Per indagare queste tematiche, utilizzando l’ampia e qualificata rete di contatti, Duff & Phelps, A Kroll Business, ha svolto, tra dicembre 2020 e gennaio 2021, un’indagine su un campione rappresentativo di oltre 100 figure manageriali (amministratori delegati, direttori generali, direttori amministrazione e finanza, responsabili pianificazione e controllo, responsabili M&A e business development, consulenti del management e legali) appartenenti ad aziende attive nei principali settori produttivi del nostro Paese (manifatturiero, servizi finanziari, telecomunicazioni, Information Communication and Technology, utilities, distribuzione alimentare) in regioni con un significativo impatto sul PIL nazionale quali Lombardia, Veneto, Piemonte, Emilia Romagna e Lazio.

L’andamento del fatturato nel 2020 e le prospettive per i prossimi anni

La survey ha messo in evidenza che i mesi di lockdown forzato della primavera dello scorso anno hanno lasciato un forte segno sulle attività aziendali: i due terzi del campione ha infatti riportato di aver registrato una contrazione del fatturato nel 2020, nella maggior parte dei casi tra il 10% e il 50%, ma risulta interessante notare che il 21% non ha segnalato impatti significativi sul giro d’affari e il 13% ha addirittura registrato una crescita dei ricavi.

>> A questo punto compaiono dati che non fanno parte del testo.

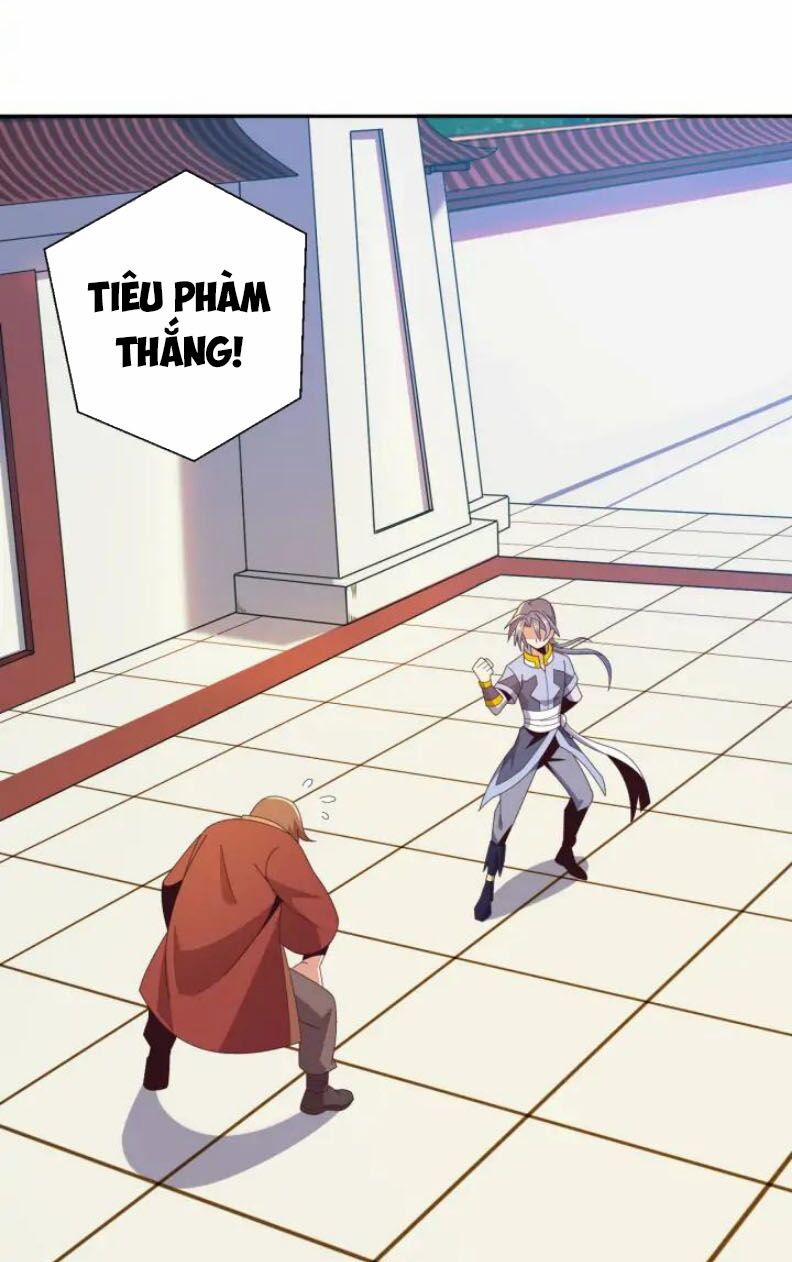 Thôn Phệ Một Thế Giới Tu Tiên 48 trang 2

Guardando al futuro, non mancano gli spunti positivi: la percentuale più ampia — il 41,7% degli intervistati  — prevede infatti un aumento del fatturato nei prossimi 6-12 mesi, mentre per il 21,7% i ricavi rimarranno stabili; il restante 36,6% prevede invece una diminuzione dei ricavi. Il senso di ottimismo lo si ritrova anche in relazione alla previsione su quando il fatturato ritornerà ai livelli pre-crisi: il 40% del campione ritiene che ciò accadrà nel 2022, ma per il 39,1% questo si verificherà già nel 2021. Per il restante 20,9% si andrà, invece, dopo il 2022.

Nonostante gli evidenti disagi, la pandemia e le misure di contenimento hanno portato anche alcuni benefici a livello di organizzazione d’impresa, che fanno tutti capo a un utilizzo più pervasivo del digitale: nel 41,7% dei casi hanno promosso un’evoluzione delle modalità di lavoro, con un uso estensivo della pratica dello smart working, nel 25,2% una forte spinta verso la digitalizzazione e nel 13% hanno permesso di sviluppare nuovi modelli di business.

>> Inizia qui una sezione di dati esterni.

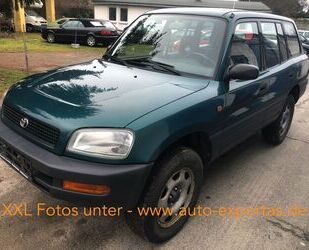 Toyota RAV 4 Gebrauchtwagen
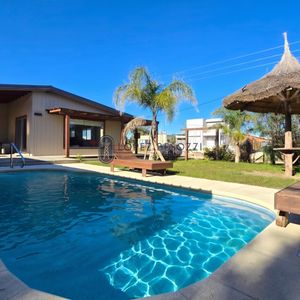 Casa Venta 2 Dormitorios 3 Baños, Piscina Climatizada Y Mas En Punta Negra - Tramontana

Gli asset immateriali e la digitalizzazione risultano leve strategiche su cui puntare per la ripresa

L’indagine ha inoltre sottolineato che, per il 42,6% del campione, il maggior aiuto alle imprese nella fase di ripartenza debba arrivare da un Governo credibile e forte, ma un ruolo centrale deve essere svolto anche dai business partner (37,4%) in modo da creare un ecosistema virtuoso che comprenda altre aziende, società di consulenza, associazioni di categoria, istituzioni finanziarie e agenzie governative, lavorando insieme verso obiettivi comuni. Una funzione chiave sarà svolta anche dai giovani talenti (per il 13,9% degli intervistati), soprattutto grazie alla loro familiarità con gli strumenti digitali e il loro utilizzo e alla loro capacità di adeguarsi con grande flessibilità ai nuovi scenari evolutivi e a nuovi schemi di lavoro.

La digitalizzazione è infatti indicata quale fattore prioritario su cui puntare per la ripartenza (20,9% del campione), seguito dal potenziamento delle filiere italiane, per mantenere il know how, l’innovazione e la proprietà intellettuale all’interno nel nostro Paese (13,9%). Altri elementi importanti risultano essere la flessibilità organizzativa e la capacità di riconvertire e adeguare la produzione, indicato dal 13% degli intervistati, e, con la stessa percentuale, anche la formazione e la valorizzazione dei talenti presenti all’interno delle organizzazioni. Per l’11,3% del campione, inoltre, per una piena ripartenza si deve puntare sugli investimenti in ricerca & sviluppo e su operazioni di fusione e aggregazione.

Infine, se più di due intervistati su tre non ritengono di avere necessità di operazioni di finanza straordinaria per sostenere lo sviluppo dell’azienda nel prossimo futuro, il 28,7% è disponibile a valutare una fusione con un altro player del settore o l’entrata nella compagine azionaria di un fondo o di un nuovo investitore di minoranza.